第七部 第八章 第二十三話 精霊なるもの
飛翔にて山嶺を越えた裾野に広がるのは森の多く残る大地。二人の眼下には経済動線としての往路が森の中に線を描き各所の街を繋いでいた。
ニフラース領は自然の恵みを糧にした経済で成り立つ大領地である。薬草を素材とする薬剤生産の約三割を占め、自然由来となる毛皮や木材、それらを原材料にした道具や商品なども多く生産される比較的恵まれたな領地だ。

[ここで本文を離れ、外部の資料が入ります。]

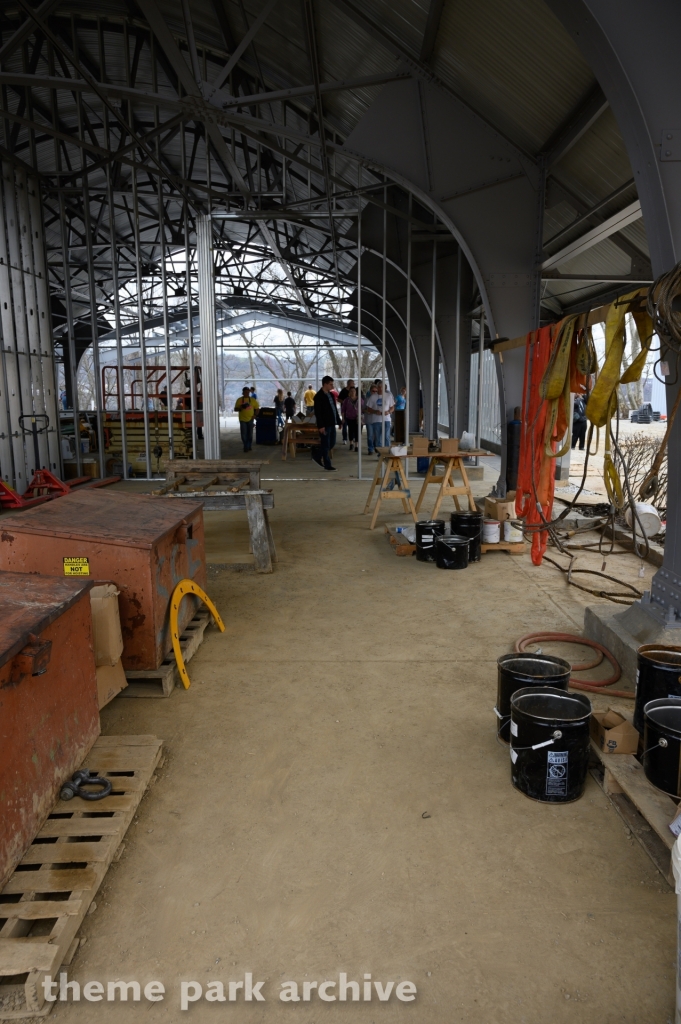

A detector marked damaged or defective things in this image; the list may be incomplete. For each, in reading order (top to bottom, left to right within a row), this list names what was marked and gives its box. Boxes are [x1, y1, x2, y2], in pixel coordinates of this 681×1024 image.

rusty metal box [0, 573, 99, 892]
rusty metal box [0, 489, 204, 671]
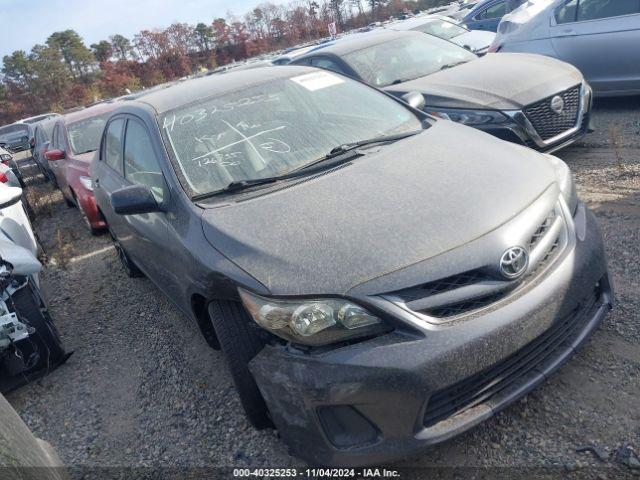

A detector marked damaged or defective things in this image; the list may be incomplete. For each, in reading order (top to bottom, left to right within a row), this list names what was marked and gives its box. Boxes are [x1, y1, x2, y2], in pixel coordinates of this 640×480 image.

damaged front bumper [248, 204, 612, 466]
cracked front bumper cover [248, 204, 612, 466]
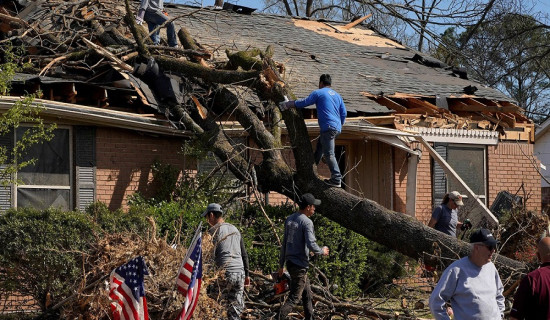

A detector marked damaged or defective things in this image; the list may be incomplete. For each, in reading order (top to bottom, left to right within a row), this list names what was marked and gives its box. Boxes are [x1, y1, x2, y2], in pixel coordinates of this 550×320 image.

damaged house [0, 0, 544, 228]
damaged roof [171, 5, 516, 114]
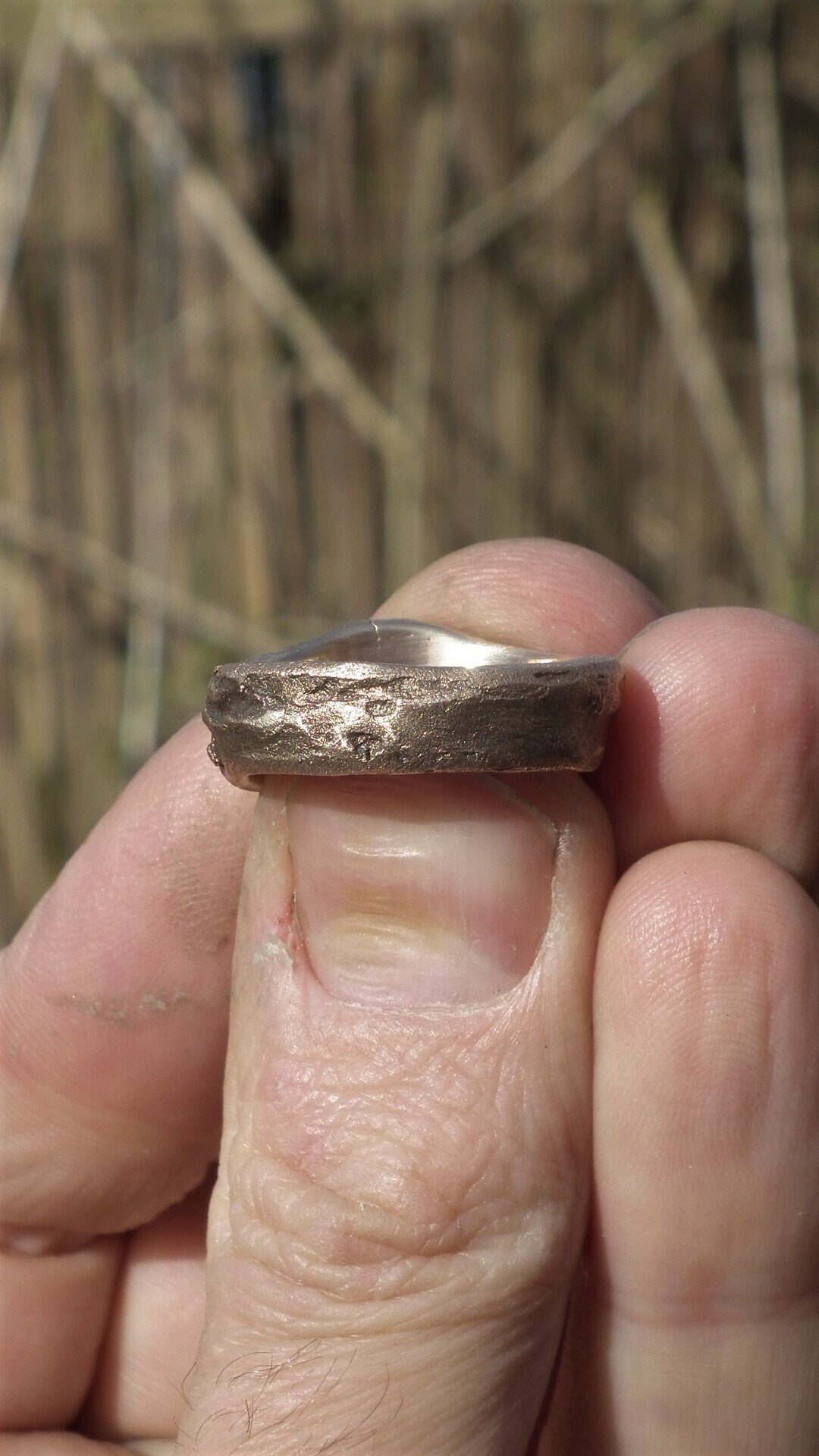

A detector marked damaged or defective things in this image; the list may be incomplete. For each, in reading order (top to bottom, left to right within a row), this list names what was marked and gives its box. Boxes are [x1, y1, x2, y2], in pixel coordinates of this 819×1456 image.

corroded bronze band [203, 619, 622, 789]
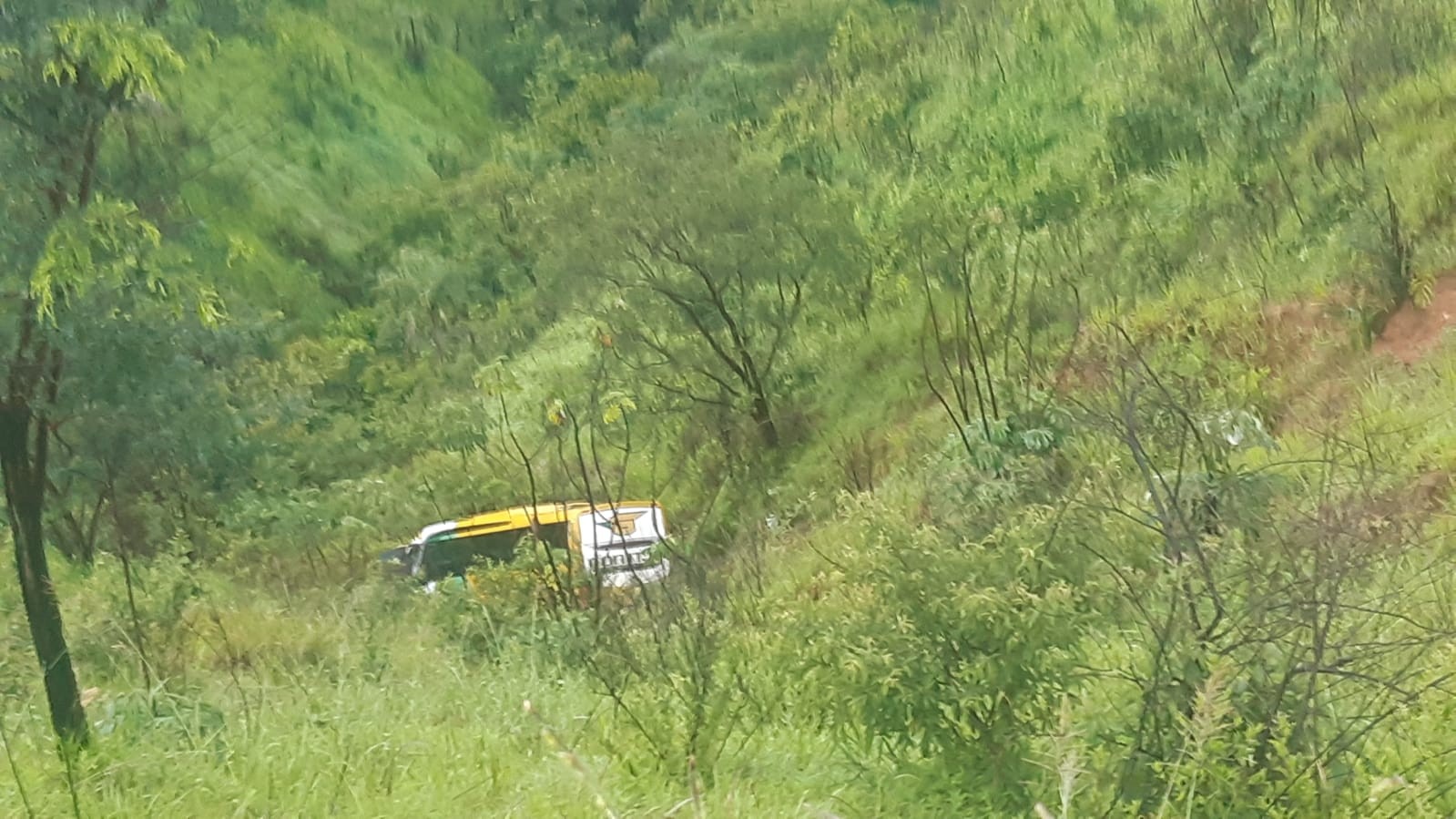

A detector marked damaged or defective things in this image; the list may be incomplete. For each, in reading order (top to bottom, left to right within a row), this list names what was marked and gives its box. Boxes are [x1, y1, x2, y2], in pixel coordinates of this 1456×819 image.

overturned bus [375, 499, 670, 590]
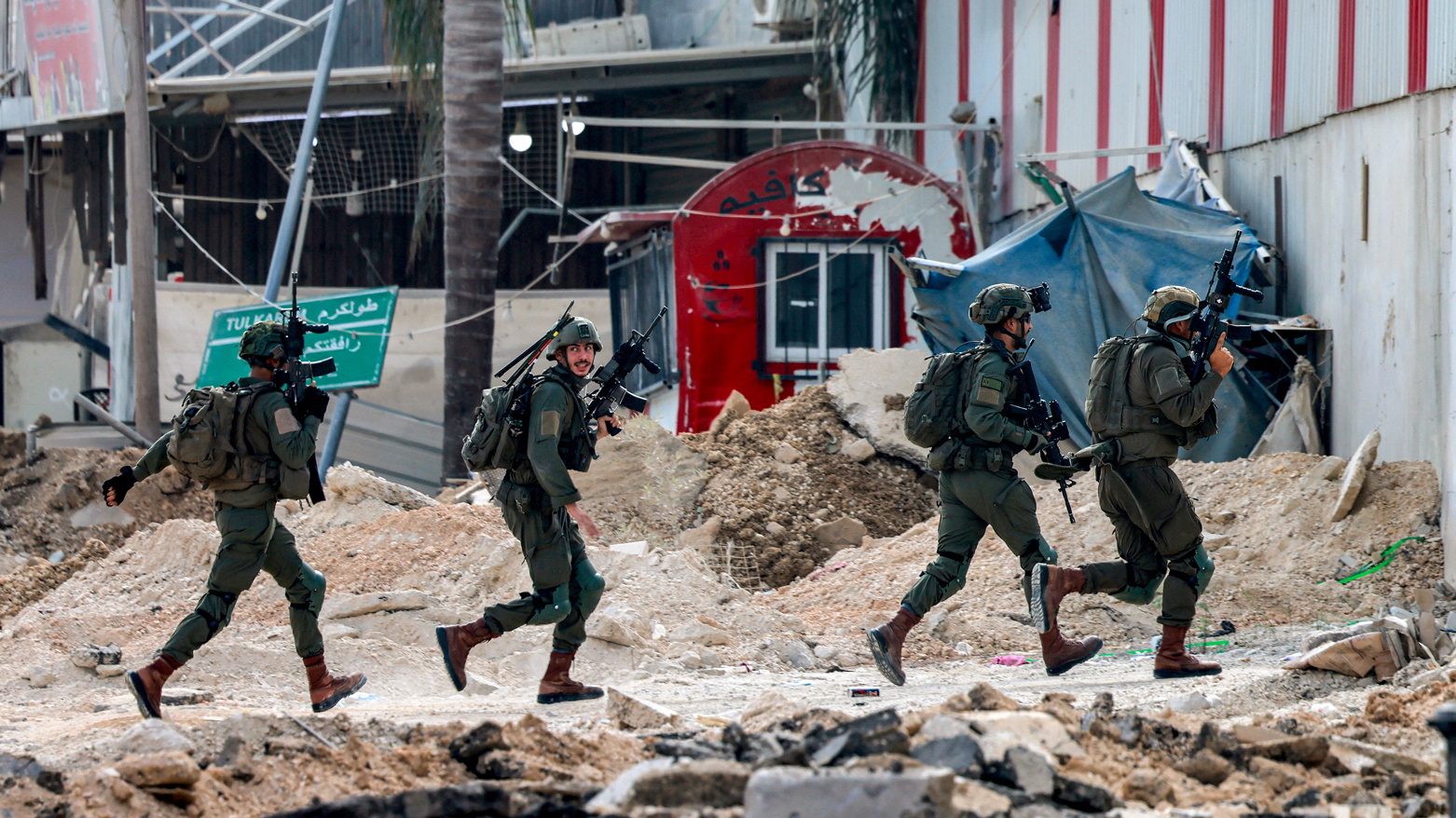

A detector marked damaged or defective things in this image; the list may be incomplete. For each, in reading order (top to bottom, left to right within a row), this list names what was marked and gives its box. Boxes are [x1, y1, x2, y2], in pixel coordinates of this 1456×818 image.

torn awning [913, 168, 1268, 462]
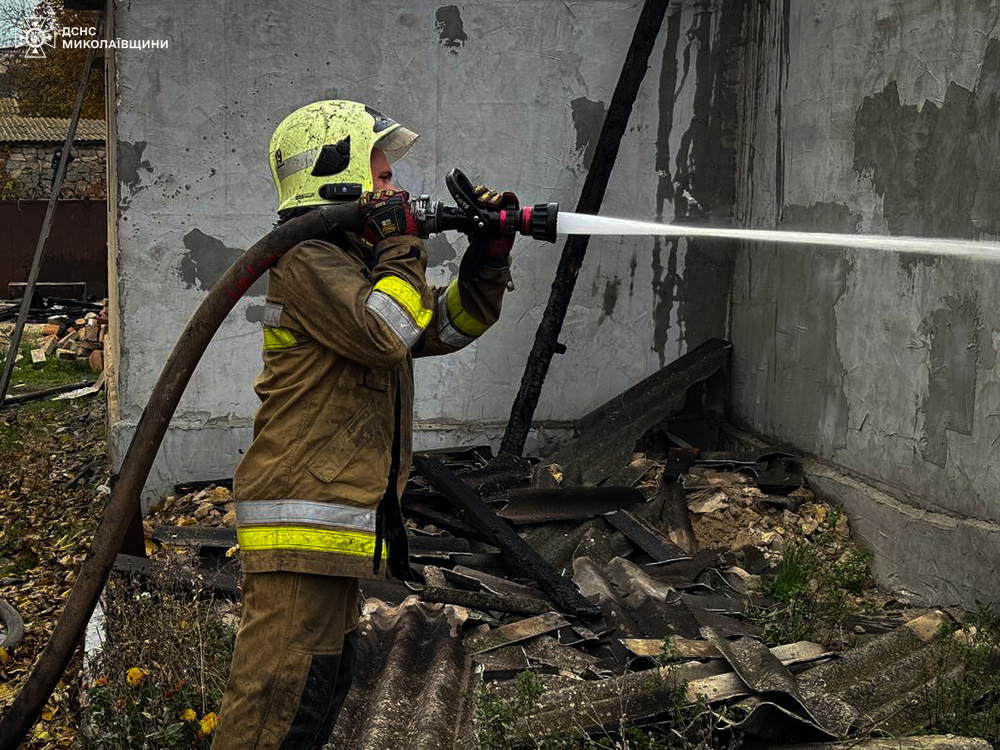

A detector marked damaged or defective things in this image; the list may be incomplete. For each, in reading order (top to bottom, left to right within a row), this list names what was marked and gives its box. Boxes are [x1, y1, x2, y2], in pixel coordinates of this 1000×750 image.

burnt timber fragment [552, 340, 732, 488]
charred wood plank [410, 458, 596, 624]
burnt wooden beam [414, 456, 600, 620]
burnt timber fragment [414, 456, 600, 620]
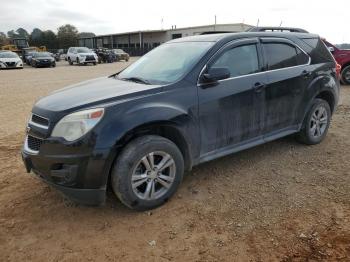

そしてニフラースにはもう一つ主軸となる産業がある。それが海産業。
「森のずっと先に見えるのは海か……。随分と自然に包まれた領地だね」
「ニフラース領には大きな港があって海の幸も多く獲れるそうだ。それにこの地には軍港があって働き先には事欠かない。だから人も多い」
「………もしかして俺が沈めた軍艦はここから?」
「ああ。この地には我々に対する反感もあるだろうな。だから私も足を運ばなかったが……」
「ゴメン、兄さん。迷惑掛けて……」
「事情は聞いている。気にするな……というと語弊があるが、それも因果応報だったんだろう。本来、魔王討伐に【海王】を利用した時点で犠牲は避けられなかった筈だ」
「…………」
「あの作戦の折、艦隊は沈んでも多くの者が海の魔物達に救われたと聞いている。海王がお前に感化されていなければ全滅だっただろうことは想像が付くよ。……。昔からお前の優先は親しい者だ。それが魔物かどうかは関係無く、傷付けられたことに怒ったんだろ?」
「うん……」
七年の時が過ぎても自分を理解してくれている兄にライは少しだけホッとした。
「今回、この地の紫穏石配置を拒否しなかったのは少しだけ罪滅ぼしの意味もある。が……お前が気にすることじゃないからな?」
「うん……分かってる」
「なら良い。さて……ここからどうする?」
「ちょっと待ってね……」
上空から千里眼を用い地層の確認を行うライ……。しかし、そこで焦りの表情を見せる。
「兄さん、ヤバい……。アバドンの分体の一部が……」
「何……!?」
「クソっ! 思ったより早く動き始めたみたいだ……」
海岸沿いは海に近い為か気配は無いものの、深い森の一部にアバドンの分体が地中より迫る様子がライの《千里眼》に映った。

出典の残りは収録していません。